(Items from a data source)
------------------------------------------------------------

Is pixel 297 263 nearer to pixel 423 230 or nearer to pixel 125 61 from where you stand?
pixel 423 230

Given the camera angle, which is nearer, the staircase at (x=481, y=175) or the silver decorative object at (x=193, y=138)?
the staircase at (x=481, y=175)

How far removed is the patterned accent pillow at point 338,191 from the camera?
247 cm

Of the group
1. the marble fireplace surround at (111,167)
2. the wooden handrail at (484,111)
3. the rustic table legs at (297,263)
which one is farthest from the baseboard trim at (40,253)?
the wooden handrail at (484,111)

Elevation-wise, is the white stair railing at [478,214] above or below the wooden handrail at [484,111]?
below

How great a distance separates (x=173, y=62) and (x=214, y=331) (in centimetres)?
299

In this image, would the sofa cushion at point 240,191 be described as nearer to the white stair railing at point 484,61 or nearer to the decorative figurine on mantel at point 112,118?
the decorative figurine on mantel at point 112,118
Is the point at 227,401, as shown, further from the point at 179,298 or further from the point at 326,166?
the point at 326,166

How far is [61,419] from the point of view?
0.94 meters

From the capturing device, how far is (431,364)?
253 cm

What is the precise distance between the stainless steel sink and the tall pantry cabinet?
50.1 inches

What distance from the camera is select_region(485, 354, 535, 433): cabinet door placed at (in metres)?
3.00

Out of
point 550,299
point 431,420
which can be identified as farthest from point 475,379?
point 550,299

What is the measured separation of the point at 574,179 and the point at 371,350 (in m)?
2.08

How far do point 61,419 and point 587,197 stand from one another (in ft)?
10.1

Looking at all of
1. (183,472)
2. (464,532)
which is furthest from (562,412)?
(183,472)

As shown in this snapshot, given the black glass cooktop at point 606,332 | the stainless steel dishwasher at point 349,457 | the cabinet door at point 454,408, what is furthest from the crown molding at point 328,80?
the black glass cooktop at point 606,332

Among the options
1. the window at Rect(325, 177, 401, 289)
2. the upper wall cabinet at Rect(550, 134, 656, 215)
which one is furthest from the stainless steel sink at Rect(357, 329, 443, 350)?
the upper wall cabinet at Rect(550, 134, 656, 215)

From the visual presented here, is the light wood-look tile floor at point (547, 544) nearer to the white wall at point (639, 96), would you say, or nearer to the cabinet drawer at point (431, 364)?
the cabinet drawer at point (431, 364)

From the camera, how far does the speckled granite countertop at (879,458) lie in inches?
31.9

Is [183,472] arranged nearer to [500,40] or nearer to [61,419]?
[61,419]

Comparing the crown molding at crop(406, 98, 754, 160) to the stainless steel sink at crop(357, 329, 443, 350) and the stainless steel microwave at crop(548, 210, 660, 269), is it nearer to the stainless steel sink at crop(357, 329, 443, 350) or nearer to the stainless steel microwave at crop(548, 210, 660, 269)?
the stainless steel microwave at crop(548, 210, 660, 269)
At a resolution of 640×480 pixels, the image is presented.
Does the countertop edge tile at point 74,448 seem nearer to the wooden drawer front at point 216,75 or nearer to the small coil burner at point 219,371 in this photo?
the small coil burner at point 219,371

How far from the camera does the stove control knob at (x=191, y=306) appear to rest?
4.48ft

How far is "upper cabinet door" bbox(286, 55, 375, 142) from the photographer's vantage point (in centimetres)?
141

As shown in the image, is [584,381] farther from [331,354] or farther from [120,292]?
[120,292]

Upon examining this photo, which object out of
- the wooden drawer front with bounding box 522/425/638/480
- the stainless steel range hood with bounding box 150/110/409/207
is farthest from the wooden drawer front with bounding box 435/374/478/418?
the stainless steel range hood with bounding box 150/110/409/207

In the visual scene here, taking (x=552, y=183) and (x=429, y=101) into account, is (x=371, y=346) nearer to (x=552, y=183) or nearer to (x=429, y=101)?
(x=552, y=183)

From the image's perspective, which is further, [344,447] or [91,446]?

------------------------------------------------------------

## DESCRIPTION OF THE TASK
Make an exact copy of the records.

## TASK RESPONSE
Is pixel 297 263 nearer to pixel 423 230 or nearer to pixel 125 61 from where you stand?
pixel 423 230

Given the camera angle, which is nearer, the staircase at (x=481, y=175) or the silver decorative object at (x=193, y=138)?
the staircase at (x=481, y=175)

How far removed is the patterned accent pillow at point 338,191 from the camera?
247 cm

Of the group
1. the marble fireplace surround at (111,167)
2. the wooden handrail at (484,111)
3. the rustic table legs at (297,263)
which one is farthest from the baseboard trim at (40,253)?
the wooden handrail at (484,111)

Elevation-wise, is the white stair railing at [478,214] above or below the wooden handrail at [484,111]?
below

How great a distance separates (x=173, y=62) and (x=214, y=331) (in centimetres)?
299

In this image, would the sofa cushion at point 240,191 be described as nearer to the white stair railing at point 484,61 or nearer to the decorative figurine on mantel at point 112,118?
the decorative figurine on mantel at point 112,118
Is the point at 227,401, as shown, further from the point at 179,298 or further from the point at 326,166?
the point at 326,166

How far is [61,419] from the point of view?
0.94 meters

From the capturing device, how far is (431,364)?
253 cm

What is the precise distance between the stainless steel sink and the tall pantry cabinet?
50.1 inches

What distance from the camera is select_region(485, 354, 535, 433): cabinet door placed at (in metres)?
3.00

Out of
point 550,299
point 431,420
which can be identified as farthest from point 475,379?
point 550,299

What is the measured separation of the point at 574,179 and the point at 371,350 (in m)?
2.08

How far do point 61,419 and point 587,197 stand from one another (in ft)?
10.1

Looking at all of
1. (183,472)
2. (464,532)
which is furthest from (562,412)?
(183,472)

As shown in this snapshot, given the black glass cooktop at point 606,332 | the stainless steel dishwasher at point 349,457 | the cabinet door at point 454,408, what is furthest from the crown molding at point 328,80?
the black glass cooktop at point 606,332

Among the options
1. the window at Rect(325, 177, 401, 289)
2. the upper wall cabinet at Rect(550, 134, 656, 215)
which one is furthest from the stainless steel sink at Rect(357, 329, 443, 350)?
the upper wall cabinet at Rect(550, 134, 656, 215)

From the visual presented here, is the light wood-look tile floor at point (547, 544) nearer to the white wall at point (639, 96), would you say, or nearer to the cabinet drawer at point (431, 364)?
the cabinet drawer at point (431, 364)

From the camera, how far does the speckled granite countertop at (879,458) lie in inches?
31.9

Is [183,472] arranged nearer to [500,40] or nearer to [61,419]?
[61,419]

Comparing the crown molding at crop(406, 98, 754, 160) to the stainless steel sink at crop(357, 329, 443, 350) and the stainless steel microwave at crop(548, 210, 660, 269), is it nearer to the stainless steel sink at crop(357, 329, 443, 350) or nearer to the stainless steel microwave at crop(548, 210, 660, 269)?
the stainless steel microwave at crop(548, 210, 660, 269)
At a resolution of 640×480 pixels, the image is presented.
Does the countertop edge tile at point 74,448 seem nearer to the wooden drawer front at point 216,75 or nearer to the small coil burner at point 219,371 in this photo?
the small coil burner at point 219,371

How far from the camera does the stove control knob at (x=191, y=306) appear to rest?
4.48ft

How far is "upper cabinet door" bbox(286, 55, 375, 142) from the photographer's vantage point (in centimetres)?
141

As shown in the image, is [584,381] farther from [331,354] or farther from [120,292]?
[120,292]

Upon examining this photo, which object out of
- the wooden drawer front with bounding box 522/425/638/480
- the stainless steel range hood with bounding box 150/110/409/207
is farthest from the wooden drawer front with bounding box 435/374/478/418?
the stainless steel range hood with bounding box 150/110/409/207

In the visual scene here, taking (x=552, y=183) and (x=429, y=101) into account, is (x=371, y=346) nearer to (x=552, y=183) or nearer to (x=429, y=101)?
(x=552, y=183)

From the image's perspective, which is further, [344,447] or [91,446]?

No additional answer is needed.